Son départ en a consterné certains dans l’industrie spatiale. « Compte tenu des performances passées de la NASA, de nombreuses questions se posent quant à savoir si la NASA peut respecter cette échéance », a déclaré Robert Walker, ancien président du Comité scientifique de la Maison, qui a servi de conseiller en matière de politique spatiale à la campagne Trump en 2016, Discours du 5 juin à l’ISDC.

« La NASA s’est récemment rendue sur la colline et a demandé la création d’une nouvelle direction regroupant tous ces programmes. Le Congrès a secoué la tête en disant: » Non, nous n’irons pas là-bas « , a-t-il déclaré, encourageant Sirangelo. quitter la NASA, « avec probablement une très bonne raison. »

«Il était un très, très bon choix pour ce genre de programme», a déclaré Walker à propos de Sirangelo. «Je pensais qu’il était un choix inspiré. Mais, le Congrès a essentiellement mis le kibosh sur essayer d’aller de l’avant de cette façon. « 

Quand on lui a demandé pourquoi il pensait que le Congrès avait rejeté la nouvelle direction, Walker a proposé une explication en un mot: «Money».

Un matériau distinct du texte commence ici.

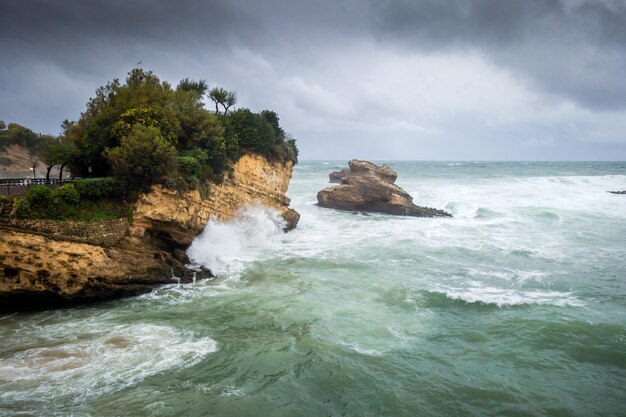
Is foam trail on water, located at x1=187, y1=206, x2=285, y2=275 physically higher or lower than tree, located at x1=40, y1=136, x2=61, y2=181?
lower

Lors de la réunion du conseil consultatif de la NASA, Gerstenmaier a soutenu la décision de ne pas créer la nouvelle direction. «Cela brise beaucoup de tuyaux qui se seraient produits entre les deux directions. Cela nous permet d’innover », a-t-il déclaré.

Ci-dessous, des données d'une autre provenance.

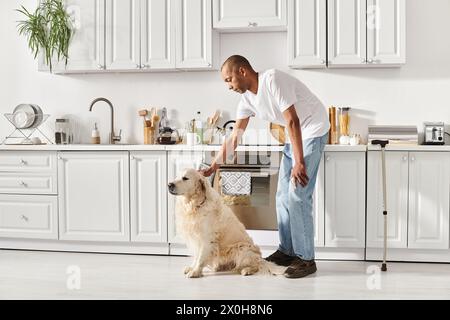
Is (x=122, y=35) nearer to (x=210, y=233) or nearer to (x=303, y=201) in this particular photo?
(x=210, y=233)

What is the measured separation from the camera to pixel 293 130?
360cm

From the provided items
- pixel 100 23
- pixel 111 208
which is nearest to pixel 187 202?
pixel 111 208

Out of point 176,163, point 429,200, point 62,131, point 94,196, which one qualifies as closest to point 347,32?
point 429,200

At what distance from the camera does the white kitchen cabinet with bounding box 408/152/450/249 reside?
13.8 ft

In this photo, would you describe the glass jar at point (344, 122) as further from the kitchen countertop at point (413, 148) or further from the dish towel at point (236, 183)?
the dish towel at point (236, 183)

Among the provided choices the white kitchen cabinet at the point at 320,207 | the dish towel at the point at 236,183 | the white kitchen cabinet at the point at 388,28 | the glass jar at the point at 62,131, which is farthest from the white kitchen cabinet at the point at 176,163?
the white kitchen cabinet at the point at 388,28

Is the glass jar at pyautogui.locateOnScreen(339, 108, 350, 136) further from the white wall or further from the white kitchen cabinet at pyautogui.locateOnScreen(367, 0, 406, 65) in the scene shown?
the white kitchen cabinet at pyautogui.locateOnScreen(367, 0, 406, 65)

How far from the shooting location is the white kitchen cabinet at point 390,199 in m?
4.25

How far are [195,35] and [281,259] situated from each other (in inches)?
71.8

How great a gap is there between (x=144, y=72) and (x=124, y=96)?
265 mm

Au lieu de cela, il a déclaré que sa direction subirait des changements organisationnels afin de garantir que le programme Artemis dispose d’autorités claires, notamment de pouvoir travailler directement avec d’autres directions de mission telles que la technologie spatiale. « Vous verrez des changements à venir du côté de l’organisation. »

Sirangelo, dans son discours de l’ISDC, a souligné la nécessité de ce qu’il a appelé une «gestion centrale forte» pour Artemis, inspirée de la gestion de grands programmes antérieurs, à la fois à l’intérieur et à l’extérieur de la NASA. «C’est en général une personne travaillant pour le leadership politique qui dirigeait une petite équipe de responsables techniques, administratifs et financiers de haut niveau qui supervisaient tous les éléments du projet», a-t-il déclaré, citant George Mueller, qui a dirigé six ans, à travers Apollo 11.

«À mon avis, a-t-il conclu, c’est ce qui doit se passer pour que le programme de la Lune progresse.»